Kadı İyâz (ö. 544/1149) “Şifâ”da bazı imamlardan naklen der ki: “Mucizeler ve harikulade olaylardan herhangi biri, kesin bir bilgiye ulaşmasa bile, Hz. Peygamber (s.a.v)in eliyle meydana gelmiştir. Bu nedenle de toplu olarak bunu vermektedir.”
Şihâb (ö. 1069/1659) Kadı İyâz’ın “Şifâ” adlı kitabına yaptığı şerhte der ki: “’Toplu olarak’ ifadesi, ‘bu hadislerin toplamı’ anlamına gelmektedir. Bu ise, manevi mütevatir diye adlandırılmıştır.”
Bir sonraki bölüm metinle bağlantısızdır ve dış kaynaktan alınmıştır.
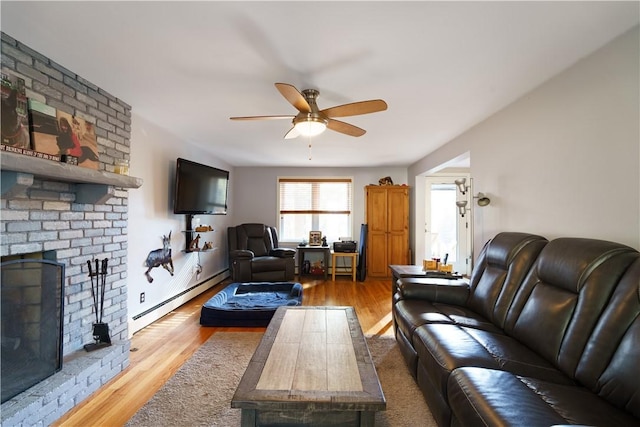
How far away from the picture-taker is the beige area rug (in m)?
1.74

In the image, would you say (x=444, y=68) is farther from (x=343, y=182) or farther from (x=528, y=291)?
(x=343, y=182)

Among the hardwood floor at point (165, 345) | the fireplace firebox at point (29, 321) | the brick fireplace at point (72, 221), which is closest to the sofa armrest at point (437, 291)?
the hardwood floor at point (165, 345)

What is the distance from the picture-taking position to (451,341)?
1.68 meters

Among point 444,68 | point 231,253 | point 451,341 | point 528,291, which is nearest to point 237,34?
point 444,68

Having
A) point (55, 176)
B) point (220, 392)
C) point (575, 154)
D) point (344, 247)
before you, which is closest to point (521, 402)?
point (575, 154)

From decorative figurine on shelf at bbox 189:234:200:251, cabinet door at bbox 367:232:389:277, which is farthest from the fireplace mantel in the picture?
cabinet door at bbox 367:232:389:277

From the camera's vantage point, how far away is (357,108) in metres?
2.04

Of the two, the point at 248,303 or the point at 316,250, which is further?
the point at 316,250

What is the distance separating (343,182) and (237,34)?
15.1ft

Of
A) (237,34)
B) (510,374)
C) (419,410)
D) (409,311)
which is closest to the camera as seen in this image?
(510,374)

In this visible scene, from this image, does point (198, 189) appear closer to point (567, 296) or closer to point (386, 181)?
point (386, 181)

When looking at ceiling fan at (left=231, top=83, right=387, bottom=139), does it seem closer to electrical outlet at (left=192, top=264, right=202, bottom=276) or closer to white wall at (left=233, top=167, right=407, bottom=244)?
electrical outlet at (left=192, top=264, right=202, bottom=276)

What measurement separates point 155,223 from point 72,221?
125 cm

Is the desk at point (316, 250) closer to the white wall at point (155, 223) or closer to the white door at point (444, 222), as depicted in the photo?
the white wall at point (155, 223)
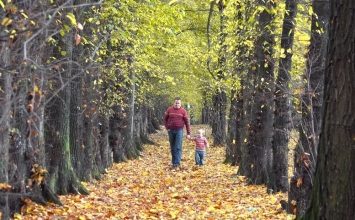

(Suyûtî) “Metâliu’l-Musirrât”da konu ile ilgili olarak şöyle der: “Her nekadar Hz. Peygamber (s.a.v)’in şahsi özellikleri ile ilgili bütün mucizeler, mütevatir olmasa bile, Hz. Peygamber (s.a.v)’in (peygamberlik davası ile ilgili) bu mucizesi, manevi mütevatirdir. (Buradaki) ortak nokta, rivayetlerin teferruatı arasında yer almaktadır.”
İleride de geleceği üzere, (Hz. Peygamber’in mucizeleri iki kısma ayrılır: BirincisiHz. Peygamber (s.a.v)’in, hem zatı ve hem de kişisel özellikleri ile ilgili mucizelerdir. Bunların bazısı, mütevatirdir.
(İkincisiKesin olarak bilinip bize tevatür yolu ile ulaşan mucizelerdir. Hz. Peygamber (s.a.v)’in bu tür mucizeleri getirmesin de, göstermesinde ve peygamberlik davasını bu tür mucizelerin kanıtıyla delil getirmesinde herhangi bir görüş ayrılığı ve şüphe yoktur. Mucize olarak, öncesinde ve sonrasında bir benzerinin daha bulunmadığı ‘Kur’an Mucizesi’, sana yeter ve artar bile.
Kadı İyâz’ın “Şifâ”’da konu ile ilgili olarak der ki: “Bu tür mucizeleri, bilinçli bir şekilde inatla inkar eden kimse, efendimiz Hz. Muhammed (s.a.v)’in dünyadaki varlığını inkar etmiş gibi olur.”